House Republicans remain deeply divided over who should lead them ahead of a closed-door meeting Wednesday morning to try to select a speaker nominee.
If they were to unite around a candidate, the vote could come to the House as early as Wednesday afternoon, but that possibility seemed less and less likely.
Several Republicans emerged from a closed-door caucus Tuesday night saying they were no closer to unifying behind a candidate as several factions dug in for their nominees. That set the stage for a potentially noisy and lengthy secret ballot on Wednesday and suggested the House could continue without a speaker for days as the party ironed out its rifts.
Asked about the odds of the House electing a speaker by Wednesday, Representative Thomas Massie, R-Kentucky, said: “I’d put it at 2 percent.”
Lawmakers were scheduled to gather at 10 a.m. on Capitol Hill to begin voting in a closed-door session.
A week after a far-right faction forced Speaker Kevin McCarthy out of office, less than half of House Republicans have publicly announced their support for one of the leading candidates to replace him: Rep. Steve Scalise of Louisiana, the party’s second-ranking leader, and Rep. Jim Jordan of Ohio, Chairman of the Judiciary Committee.
There was also one complicating factor: supporters of Mr. McCarthy has been pushed to vote to reinstate him, an idea the California Republican has openly flirted with, even after saying Tuesday he does not intend to run.
The impasse reflected deep divisions in the GOP that could lengthen the race and lead to a drawn-out battle on the House floor. The Chamber was paralyzed by the overthrow of Mr. McCarthy, and members became increasingly concerned that he could not act in support of Israel after an invasion by the Palestinian group Hamas that left more than 1,000 dead and dozens of hostages taken.

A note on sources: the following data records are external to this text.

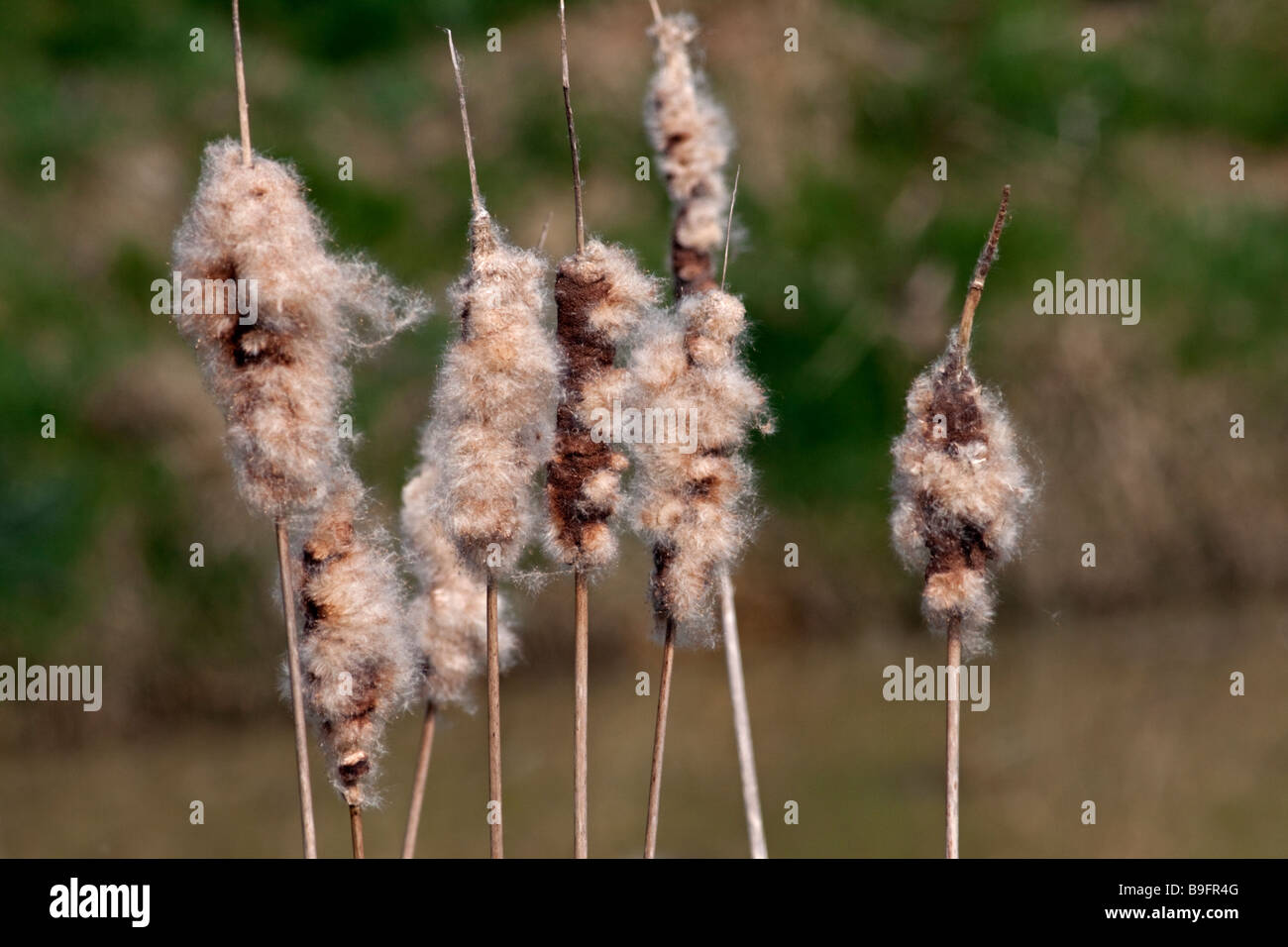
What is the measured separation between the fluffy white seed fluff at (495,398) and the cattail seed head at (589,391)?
0.03m

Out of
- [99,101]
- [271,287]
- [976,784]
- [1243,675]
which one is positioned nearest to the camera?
[271,287]

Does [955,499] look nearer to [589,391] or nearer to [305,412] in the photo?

Mr. Scalise and Mr. Jordan made brief comments to reporters as they left the forum Tuesday night. Mr. Scalise pressed for Republicans to quickly unite behind him, while Mr. Jordan and his allies sought a potentially longer contest.
“We are putting together a strong coalition,” said Mr. Scalise after he left the meeting. “Tomorrow we’ll wrap this up and Dom will get back to work.”
Republicans also discussed possible changes to their internal party rules before the vote, including one that would make it harder to oust a sitting speaker, and another that would require a near-unanimous vote among party members before nominating a candidate for speaker.
Both were attempts to avoid a repeat of the embarrassing story of Mr McCarthy’s tenure, in which he suffered 15 votes for speaker in January and then lasted just nine months in the job before being ousted by his own party.
Allies of Mr. McCarthy and Mr. Jordan was pressured to raise the threshold that a candidate for speaker would have to meet to be nominated, which could make it harder for Mr. Scalise to get recognition. Current party rules require a simple majority of party members, 111 votes, to be nominated; Mr. Jordan and his allies want to claim a majority in the House, 218 votes.